ОТРЫВОК ДЛЯ ЧТЕНИЯ =>
++++

Содержание
«Военная Литература»
Мемуары
Отважное сердце не дрогнет в бою,
Мы люди геройского склада.
За честь, за свободу, за землю свою
И жизнь отдадим, если надо.

Из стихотворения старшины 2-й статьи Л. Никитушкина (написано в дни боев на Ханко)

На них равнялись, ими гордились

Конст. Грищинский

В дозоре Петр Сокур

Что там, за амбразурой? Три звонка — опасность. В полночь, после артподготовки. За спиной у противника. Не помог шюцкоровцам пулемет. Уладили двое, пришли впятером. Когда герои не стыдятся слез...

Надвигался синий, безоблачный вечер. В шхерных протоках устало плескалась вода. Над скалистыми островками кружились крикливые чайки. И если бы не раздавались время от времени шорох и свист, а затем тяжкий взрыв снаряда, то можно было бы, пожалуй, подумать, что на Ханко царит полная безмятежность.

Не одна сотня вражеских снарядов взорвалась за последние пять дней в расположении роты лейтенанта Хорькова, но других признаков активности противника здесь пока не было заметно. А в этот вечер артобстрел позиций роты, да и всего батальона почти прекратился.

Временное затишье не могло усыпить бдительность командира. Короткая, но трудная война на Карельском перешейке зимой тридцать девятого — сорокового научила его быть всегда настороже.

— Как в твоем секторе? — спросил он по телефону командира взвода Емельянова.

— Спокойно, Иван Петрович, — ответил вполголоса лейтенант. — Движения на той стороне нет. Стрельба слабая. Пока все в порядке. Сосед ведет себя тихо...

Словечко «тихо» не понравилось Хорькову, и он закончил разговор с ноткой раздражения:

— С виду тих, да характером лих сосед наш. Усильте [212] караулы. В наблюдатели выделите самых толковых. Понятно?

— Понятно, товарищ командир. Будет выполнено, — донеслось из трубки.

Хорькову самому захотелось побывать во взводе лейтенанта Емельянова. Это подразделение занимало самый ответственный участок ротной обороны. Он надел фуражку, проверил, заряжен ли пистолет, предупредил связного, куда отправляется, и вышел из командного пункта.

Во взводном блиндаже, где он застал Емельянова, был, как всегда, порядок. На столике лежали развернутая карта, остро заточенные карандаши, линейка, измеритель, транспортир. На стене, всегда готовый к действию, висел автомат «Суоми», трофей минувшей войны. Ящик с гранатами был открыт.

— Ну, как там «звонари»? — усмехнулся командир роты и кивком головы показал на сигнализацию, устроенную над амбразурой. Она была донельзя простой: от секретного наблюдательного пункта, выдвинутого к линии проволочных заграждений, саперы протянули тонкую веревку и прикрепили ее к звонку. И условные сигналы были несложными: один звонок — проверка, два звонка — замечено что-то подозрительное, три — опасность!

Лейтенант смущенно оправдывался:

— Лучшего не придумали, товарищ командир. Не поставишь же телефон — разговор слышен будет...

++++

СОБРАННЫЕ СВЕДЕНИЯ =>
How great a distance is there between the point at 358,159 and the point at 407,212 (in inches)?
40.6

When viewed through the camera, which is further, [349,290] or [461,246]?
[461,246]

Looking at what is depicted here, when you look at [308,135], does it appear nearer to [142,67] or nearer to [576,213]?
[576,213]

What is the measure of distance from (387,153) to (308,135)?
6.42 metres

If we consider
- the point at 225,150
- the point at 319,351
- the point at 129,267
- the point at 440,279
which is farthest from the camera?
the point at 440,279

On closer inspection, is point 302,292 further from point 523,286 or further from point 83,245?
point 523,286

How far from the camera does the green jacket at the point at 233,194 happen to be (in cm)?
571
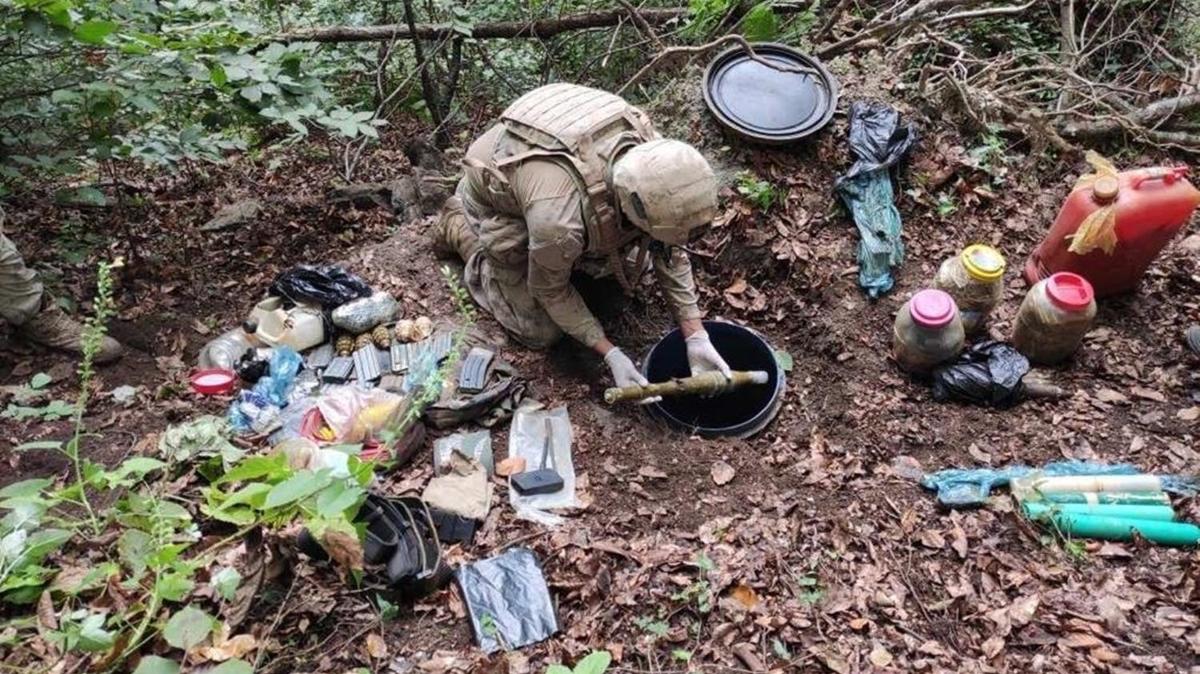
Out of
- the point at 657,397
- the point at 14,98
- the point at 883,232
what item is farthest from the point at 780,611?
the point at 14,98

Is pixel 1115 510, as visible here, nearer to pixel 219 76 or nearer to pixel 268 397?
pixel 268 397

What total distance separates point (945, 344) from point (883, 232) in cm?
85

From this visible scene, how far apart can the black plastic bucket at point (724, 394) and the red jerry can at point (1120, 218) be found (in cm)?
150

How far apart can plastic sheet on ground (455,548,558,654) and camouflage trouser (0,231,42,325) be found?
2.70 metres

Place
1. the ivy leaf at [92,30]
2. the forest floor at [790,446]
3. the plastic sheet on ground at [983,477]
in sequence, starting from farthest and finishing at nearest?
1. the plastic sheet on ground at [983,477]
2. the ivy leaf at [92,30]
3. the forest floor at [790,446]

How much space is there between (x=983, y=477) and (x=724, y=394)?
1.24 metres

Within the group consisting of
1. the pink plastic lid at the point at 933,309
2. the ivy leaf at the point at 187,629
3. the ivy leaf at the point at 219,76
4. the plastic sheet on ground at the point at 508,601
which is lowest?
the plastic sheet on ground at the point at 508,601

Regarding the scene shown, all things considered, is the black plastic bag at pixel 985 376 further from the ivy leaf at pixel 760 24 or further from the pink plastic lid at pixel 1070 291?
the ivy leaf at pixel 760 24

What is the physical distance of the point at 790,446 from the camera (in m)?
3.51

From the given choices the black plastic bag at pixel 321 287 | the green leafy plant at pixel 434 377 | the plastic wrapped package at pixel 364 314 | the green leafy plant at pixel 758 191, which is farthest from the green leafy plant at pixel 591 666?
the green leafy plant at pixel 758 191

++++

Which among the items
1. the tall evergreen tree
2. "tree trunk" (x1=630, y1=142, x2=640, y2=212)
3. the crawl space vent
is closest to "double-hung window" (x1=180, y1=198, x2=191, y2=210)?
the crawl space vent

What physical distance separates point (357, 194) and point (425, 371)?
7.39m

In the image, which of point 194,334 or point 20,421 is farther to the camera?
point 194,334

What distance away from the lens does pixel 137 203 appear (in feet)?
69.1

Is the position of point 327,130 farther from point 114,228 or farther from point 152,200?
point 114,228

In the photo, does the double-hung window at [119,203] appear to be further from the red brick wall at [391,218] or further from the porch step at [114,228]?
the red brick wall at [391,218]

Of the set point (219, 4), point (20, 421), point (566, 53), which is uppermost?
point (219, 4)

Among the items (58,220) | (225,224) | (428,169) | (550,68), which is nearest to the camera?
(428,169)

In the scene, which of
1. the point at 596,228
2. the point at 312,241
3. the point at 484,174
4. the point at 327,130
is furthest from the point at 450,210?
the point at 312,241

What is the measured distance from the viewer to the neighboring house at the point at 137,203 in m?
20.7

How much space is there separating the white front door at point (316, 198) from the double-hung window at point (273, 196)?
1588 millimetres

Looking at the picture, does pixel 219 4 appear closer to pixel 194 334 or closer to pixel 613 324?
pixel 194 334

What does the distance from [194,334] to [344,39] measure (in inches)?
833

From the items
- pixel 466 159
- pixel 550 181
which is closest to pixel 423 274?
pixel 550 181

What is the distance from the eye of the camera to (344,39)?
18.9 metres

++++

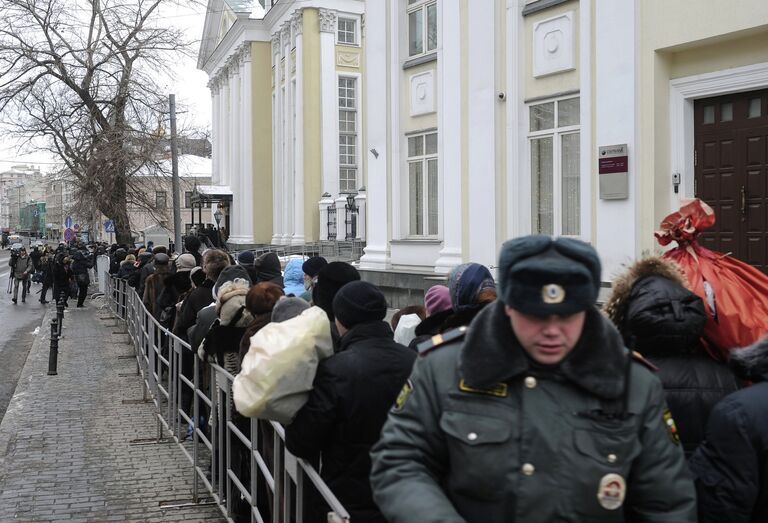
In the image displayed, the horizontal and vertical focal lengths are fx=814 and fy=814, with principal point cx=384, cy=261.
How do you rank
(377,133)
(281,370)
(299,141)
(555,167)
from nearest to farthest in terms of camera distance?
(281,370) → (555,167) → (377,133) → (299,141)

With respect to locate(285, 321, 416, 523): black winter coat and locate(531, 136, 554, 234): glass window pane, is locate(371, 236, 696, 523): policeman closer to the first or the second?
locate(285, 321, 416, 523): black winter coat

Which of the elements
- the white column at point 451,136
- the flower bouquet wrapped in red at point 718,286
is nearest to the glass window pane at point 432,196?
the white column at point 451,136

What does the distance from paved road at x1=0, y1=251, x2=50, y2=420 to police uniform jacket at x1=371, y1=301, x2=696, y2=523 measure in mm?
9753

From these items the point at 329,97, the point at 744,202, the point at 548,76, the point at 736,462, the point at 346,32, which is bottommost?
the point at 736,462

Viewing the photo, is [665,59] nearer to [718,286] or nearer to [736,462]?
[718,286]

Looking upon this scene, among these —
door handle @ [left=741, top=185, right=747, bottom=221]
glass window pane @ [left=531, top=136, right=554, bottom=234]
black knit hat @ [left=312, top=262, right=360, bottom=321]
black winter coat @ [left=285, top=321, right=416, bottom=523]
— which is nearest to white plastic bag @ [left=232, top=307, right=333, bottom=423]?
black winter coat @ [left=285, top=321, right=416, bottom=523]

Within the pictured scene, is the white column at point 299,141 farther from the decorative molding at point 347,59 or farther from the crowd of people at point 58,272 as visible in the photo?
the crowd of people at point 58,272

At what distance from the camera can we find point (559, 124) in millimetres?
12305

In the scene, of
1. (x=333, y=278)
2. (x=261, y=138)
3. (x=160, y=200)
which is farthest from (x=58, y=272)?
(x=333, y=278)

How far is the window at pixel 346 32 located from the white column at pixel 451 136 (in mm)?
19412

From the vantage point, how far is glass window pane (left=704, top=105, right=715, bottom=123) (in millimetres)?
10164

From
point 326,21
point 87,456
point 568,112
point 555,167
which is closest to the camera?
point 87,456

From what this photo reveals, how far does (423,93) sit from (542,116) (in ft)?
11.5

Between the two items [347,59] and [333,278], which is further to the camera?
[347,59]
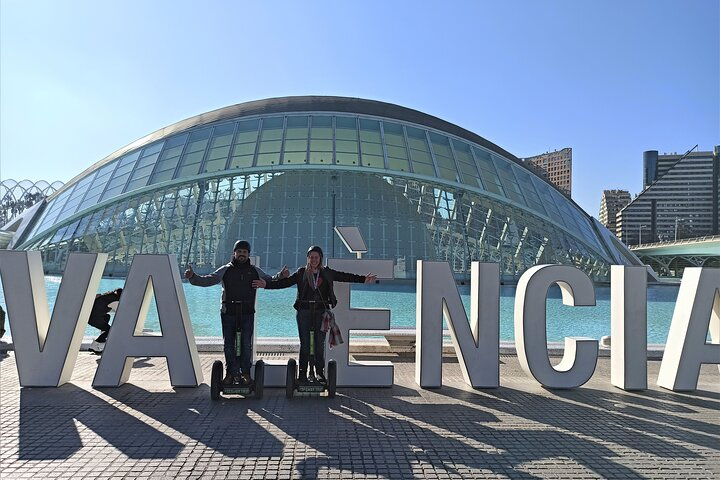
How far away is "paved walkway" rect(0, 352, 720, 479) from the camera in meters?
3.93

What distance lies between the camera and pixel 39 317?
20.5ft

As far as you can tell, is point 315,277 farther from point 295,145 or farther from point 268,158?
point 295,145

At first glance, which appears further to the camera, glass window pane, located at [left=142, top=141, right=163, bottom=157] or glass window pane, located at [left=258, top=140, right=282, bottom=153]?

++++

ЗАДАНИЯ =>
(1) Что означали три звонка сигнализации, описанной в отрывке для чтения?
(2) Перескажите в виде списка абзац отрывка для чтения, который начинается словами «Во взводном блиндаже». Сохраните его основные факты.

ОТВЕТЫ =>
(1) Три звонка означали опасность.

(2)
- Во взводном блиндаже, где Хорьков застал Емельянова, как всегда, был порядок.
- На столике лежали развернутая карта, остро заточенные карандаши, линейка, измеритель и транспортир.
- На стене висел всегда готовый к действию автомат «Суоми», трофей минувшей войны.
- Ящик с гранатами был открыт.